----- Kutipan Dokumen
AMBON, Siwalimanews – Pemerintah pusat dalam hal ini Mendagri, diminta untuk segera menarik Karteker Bupati Seram Bagian Barat Andri Chandra As’aduddin.

Pemimpin umat beragama di Maluku mengambil langkah tegas, dengan menyurati Menteri Dalam Negeri Tito Karnavian, menolak As’aduddin untuk terus menjadi penjabat di SBB.

Mereka menganggap As’adud­din bertidak over acting dan men­cederai toleransi umat beraga­ma di kabupaten berjuluk Saka Mese Nusa itu.

As’aduddin yang baru bertu­gas lima bulan di Kabupaten SBB, sejak dilantik Gubernur Ma­luku, Murad Ismail 24 Mei 2022 lalu, dinilai telah mencederai tole­ransi umat beragama di Maluku de­ngan tindakan dan kebijakan­nya.

Demikian diungkapkan, Uskup Diosis Amboina Mgr Seno Ngut­ra, kepada wartawan di ruang kerjannya, Selasa (13/9) pagi.

Baca Juga: Target Belanja Pemkot Ambon 1 Triliun di 2023

Kata Uskup, langkah tegas ini diambil pemimpin umat beragama di Maluku, meliputi agama Islam, Kristen Protestan, Kristen Katolik, Hindu dan Budha karena ada bebe­rapa fakta yang dilakukan oleh penjabat Bupati SBB.

Selain menyurati Mendagri, tem­busan surat penolakan terhadap Pen­jabat Bupati SBB itu juga tem­busannya disampaikan kepada Presiden Joko Widodo serta Menteri Sekretaris Negara.

Uskup menegaskan, para pemim­pin umat juga sudah bertemu lang­sung dengan Gubernur Maluku, Murad Ismail dan menyampaikan berbagai keluhan terkait dengan tindakan yang dilakukan penjabat Bupati SBB yang dinilai mencederai toleransi di Maluku.
----------
----- Materi Terkumpul
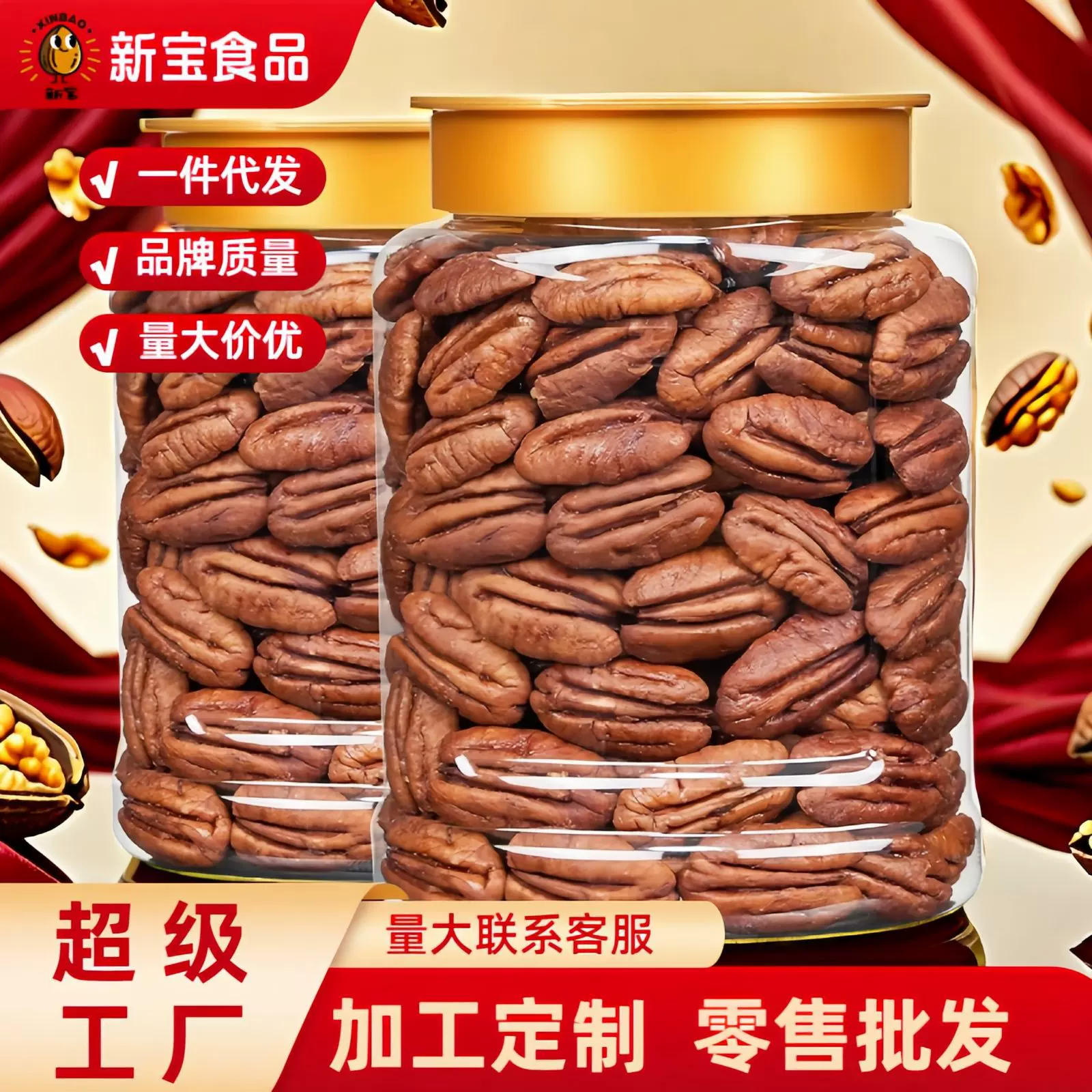碧根果仁奶油味散装批发美国山核桃长寿果坚果休闲零食干果年货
----------
**Kegiatan Belajar**
**A.** Jawablah pertanyaan berikut berdasarkan berita tentang penolakan Penjabat Bupati Seram Bagian Barat.
(i) Pada tanggal berapa As'aduddin dilantik, dan siapa yang melantiknya?
(ii) Kepada siapa saja tembusan surat penolakan itu disampaikan?
(iii) Pemimpin umat dari agama apa saja yang mengambil langkah tegas tersebut?
**B.** Teruskan berita tentang penolakan Penjabat Bupati Seram Bagian Barat, dimulai setelah kalimat terakhirnya.

**Jawaban Tugas**
**A.**
(i) As'aduddin dilantik pada 24 Mei 2022 oleh Gubernur Maluku, Murad Ismail.
(ii) Tembusan surat disampaikan kepada Presiden Joko Widodo dan Menteri Sekretaris Negara.
(iii) Langkah itu diambil oleh pemimpin umat agama Islam, Kristen Protestan, Kristen Katolik, Hindu, dan Budha.

**B.**
“Kemarin karena mendapatkan laporan dari Ketua MUI, ketua-ketua klasis dan Pastor di SBB. Maka kami para pemimpin umat ke­marin sore, minus Ketua Sinode GPM, tetapi beliau ada dalam grup, kami bertemu dengan gubernur untuk menyatakan keberatan dan unek-unek kami tentang, penjabat Bupati SBB. Ada beberapa fakta yang membuat kami para tokoh agama harus bertndak, walaupun itu ranahnya politik dan pemerintahan, tetapi kami tetap merasa dalam konteks membangun kebersamaan dan toleransi umat beragama, sehi­ngga jika ada tindakan yang dilaku­kan oleh oknum pejabat seperti itu, maka itu berarti dia menciderai apa yang selama ini sementara dibangun oleh para tokoh agama,” ujar Uskup.

Adapun sejumlah fakta diungkap­kan Uskup yaitu, pertama, pihak GPM mengajukan permohonan un­tuk pem­bukaan jalan di Desa Kai­bobu, menjelang kegiatan AMGPM di sana, tetapi penjabat bupati me­nolak itu.

Akhirnya melalui Ketua Sinode menyampaikan ke gubernur dan direspon sehingga jalan tersebut bisa dibangun.

Kedua, saat para pimpinan agama di SBB ingin bertemu penjabat bu­pati, tak diberi ruang dan waktu un­tuk bertemu. Pimpinan umat ini me­nunggu dari pukul 08.00 WIT hing­ga pukul 19.00 WIT, namun penjabat bupati tidak juga menemui mereka.

Ketiga, yang paling meresahkan yakni penjabat bupati memperta­nya­kan keabsahan lembaga Pesparani.

“Ini yang membuat saya sebagai uskup sedikit marah, sebab ini ke­giatan keagamaan, kemudian Pespa­rani Provinsi yang akan berlang­sung di Kota Tual diatur oleh Peraturan Menteri Agama. Ini juga berdasar­kan keputusan Gubernur Maluku sejak dulu, namun kemarin ketika lembaga Pesparani SBB bertemu dengan penjabat sebanyak 3 kali  dan syukur kemarin setelah diper­tanyakan oleh pers, akhirnya dana Pesparani ini dicairkan,” ucap Uskup.

Walaupun anggarannya telah dicairkan kata Uskup, yang mem­buat dirinya marah yakni seorang penjabat bupati mempertanyakan keabsahan Pesparani, padahal itu merupakan kegiatan keagamaan yang sesuai dengan Permenag.

Karenanya kata Uskup, seorang pejabat siapapun tidak bisa menga­takan bahwa ini tidak sah, apalagi penjabat mempermasalahkan SK yang diberikan oleh almarhum mantan Bupati Yasin Payapo kepada lembaga itu, bahwa SK itu tidak berlaku lagi, sebab mantan bupati telah meninggal dunia.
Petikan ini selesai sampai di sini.